Mas voltando ao dia da visita, se tivesse clientes lá, o tal cara não podia simplesmente deixar quieto ou se eles perguntassem, que ele dissesse: “Este é um amigo nosso, ex-colaborador que veio visitar-nos”? Coitado, parece que seria muito dizer isto.

Eu não pertenço mais à empresa e parece que preciso seguir as mesmas regras, ou senão, talvez não possa visitar mais meus amigos e a empresa. Se eu quiser, que eu bote uma gravata e bata ponto. Não podem receber uma pessoa de braços abertos e dizer: “Seja bem-vindo. Quanto tempo!” do jeito que eu estiver vestido. Ainda bem que meus amigos mesmo só ficaram rindo da situação. São pessoas normais, sorte a minha.

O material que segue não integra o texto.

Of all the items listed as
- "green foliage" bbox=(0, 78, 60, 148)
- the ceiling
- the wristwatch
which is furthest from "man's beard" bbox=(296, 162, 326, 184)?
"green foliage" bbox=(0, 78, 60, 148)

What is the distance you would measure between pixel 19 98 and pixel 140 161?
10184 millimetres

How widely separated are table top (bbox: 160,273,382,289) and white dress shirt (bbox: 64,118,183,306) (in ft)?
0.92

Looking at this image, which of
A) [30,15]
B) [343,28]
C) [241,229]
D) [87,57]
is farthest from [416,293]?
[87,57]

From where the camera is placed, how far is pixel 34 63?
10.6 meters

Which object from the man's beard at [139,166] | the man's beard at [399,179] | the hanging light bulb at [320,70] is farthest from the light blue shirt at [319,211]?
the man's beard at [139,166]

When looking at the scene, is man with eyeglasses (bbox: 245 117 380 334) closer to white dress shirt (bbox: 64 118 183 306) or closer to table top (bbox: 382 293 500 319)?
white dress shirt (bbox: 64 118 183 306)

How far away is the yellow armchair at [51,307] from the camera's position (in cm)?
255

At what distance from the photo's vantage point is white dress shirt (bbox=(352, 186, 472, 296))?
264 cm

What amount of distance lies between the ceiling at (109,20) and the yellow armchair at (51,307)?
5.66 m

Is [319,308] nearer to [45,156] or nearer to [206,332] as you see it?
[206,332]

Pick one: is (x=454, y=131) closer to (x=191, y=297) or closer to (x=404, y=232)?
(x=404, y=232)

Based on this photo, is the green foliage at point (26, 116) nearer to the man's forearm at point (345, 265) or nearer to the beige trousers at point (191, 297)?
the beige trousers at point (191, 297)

Pra se ter uma idéia como isto é cultura empresarial, outro dia, me ligou o diretor de outra empresa, com o qual já tive contato, me chamando pra conversar e no telefone eu disse: “Fulano, eu estou perto da sua empresa, mas estou de bermuda e chinelo, tem problema ir aí assim?”. Prontamente ele disse: “Claro que não, vem pra cá”.

Claro, dentro da empresa, os funcionários seguem regras, mas pera lá, neste episódio de sexta-feira eu era só visitante.